**** RECORDS FOR THE TASK
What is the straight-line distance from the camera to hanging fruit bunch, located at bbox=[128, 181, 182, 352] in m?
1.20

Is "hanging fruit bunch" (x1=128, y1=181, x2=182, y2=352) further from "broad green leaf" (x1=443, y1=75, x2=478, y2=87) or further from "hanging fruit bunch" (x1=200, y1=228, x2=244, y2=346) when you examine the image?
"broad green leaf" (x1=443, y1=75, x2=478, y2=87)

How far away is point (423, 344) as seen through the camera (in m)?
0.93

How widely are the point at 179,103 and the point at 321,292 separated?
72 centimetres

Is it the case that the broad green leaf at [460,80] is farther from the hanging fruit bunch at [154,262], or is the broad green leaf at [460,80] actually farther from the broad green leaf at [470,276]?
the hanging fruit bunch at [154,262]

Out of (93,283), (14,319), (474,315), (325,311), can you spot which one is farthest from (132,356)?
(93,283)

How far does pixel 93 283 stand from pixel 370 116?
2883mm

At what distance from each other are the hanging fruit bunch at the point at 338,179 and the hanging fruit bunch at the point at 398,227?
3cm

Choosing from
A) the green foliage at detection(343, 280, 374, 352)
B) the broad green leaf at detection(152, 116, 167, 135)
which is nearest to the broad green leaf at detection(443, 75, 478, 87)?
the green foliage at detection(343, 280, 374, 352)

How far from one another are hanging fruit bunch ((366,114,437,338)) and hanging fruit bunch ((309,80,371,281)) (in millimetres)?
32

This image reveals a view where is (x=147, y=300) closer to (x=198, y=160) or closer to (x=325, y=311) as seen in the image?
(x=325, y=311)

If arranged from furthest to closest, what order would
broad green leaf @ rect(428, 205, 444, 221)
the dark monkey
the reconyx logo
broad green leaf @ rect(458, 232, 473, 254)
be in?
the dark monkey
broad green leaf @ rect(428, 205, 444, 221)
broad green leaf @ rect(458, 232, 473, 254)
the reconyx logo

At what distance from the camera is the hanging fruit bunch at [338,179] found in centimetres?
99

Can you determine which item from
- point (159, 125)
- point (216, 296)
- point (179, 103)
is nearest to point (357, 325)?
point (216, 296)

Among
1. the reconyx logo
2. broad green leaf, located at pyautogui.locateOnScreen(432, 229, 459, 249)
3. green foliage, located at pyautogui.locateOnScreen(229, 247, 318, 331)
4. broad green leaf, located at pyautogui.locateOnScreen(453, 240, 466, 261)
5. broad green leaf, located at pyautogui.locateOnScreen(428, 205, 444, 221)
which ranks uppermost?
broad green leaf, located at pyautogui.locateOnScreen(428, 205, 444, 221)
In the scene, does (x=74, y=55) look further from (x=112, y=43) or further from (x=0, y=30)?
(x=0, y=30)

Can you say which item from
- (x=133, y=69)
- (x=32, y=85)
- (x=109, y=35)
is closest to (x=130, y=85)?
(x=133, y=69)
********
- STATED TASK: Can you write out, word for word, the lines from the one containing "If arranged from" through the last line above?

- EXERCISE ANSWER:
If arranged from furthest to closest, what order would
broad green leaf @ rect(428, 205, 444, 221)
the dark monkey
the reconyx logo
broad green leaf @ rect(458, 232, 473, 254)
be in?
the dark monkey
broad green leaf @ rect(428, 205, 444, 221)
broad green leaf @ rect(458, 232, 473, 254)
the reconyx logo

At what distance from the camera is the hanging fruit bunch at [338,179] found in centimetres?
99

Can you determine which item from
- point (159, 125)
- point (216, 296)
- point (179, 103)
is nearest to point (357, 325)?
point (216, 296)

Among
1. the reconyx logo
2. broad green leaf, located at pyautogui.locateOnScreen(432, 229, 459, 249)
3. green foliage, located at pyautogui.locateOnScreen(229, 247, 318, 331)
4. broad green leaf, located at pyautogui.locateOnScreen(453, 240, 466, 261)
5. broad green leaf, located at pyautogui.locateOnScreen(428, 205, 444, 221)
which ranks uppermost?
broad green leaf, located at pyautogui.locateOnScreen(428, 205, 444, 221)
In the scene, does (x=74, y=55) look further from (x=112, y=43) or further from (x=0, y=30)?
(x=0, y=30)

Can you say which item from
- (x=133, y=69)
- (x=32, y=85)
- (x=109, y=35)
is closest to (x=130, y=85)?
(x=133, y=69)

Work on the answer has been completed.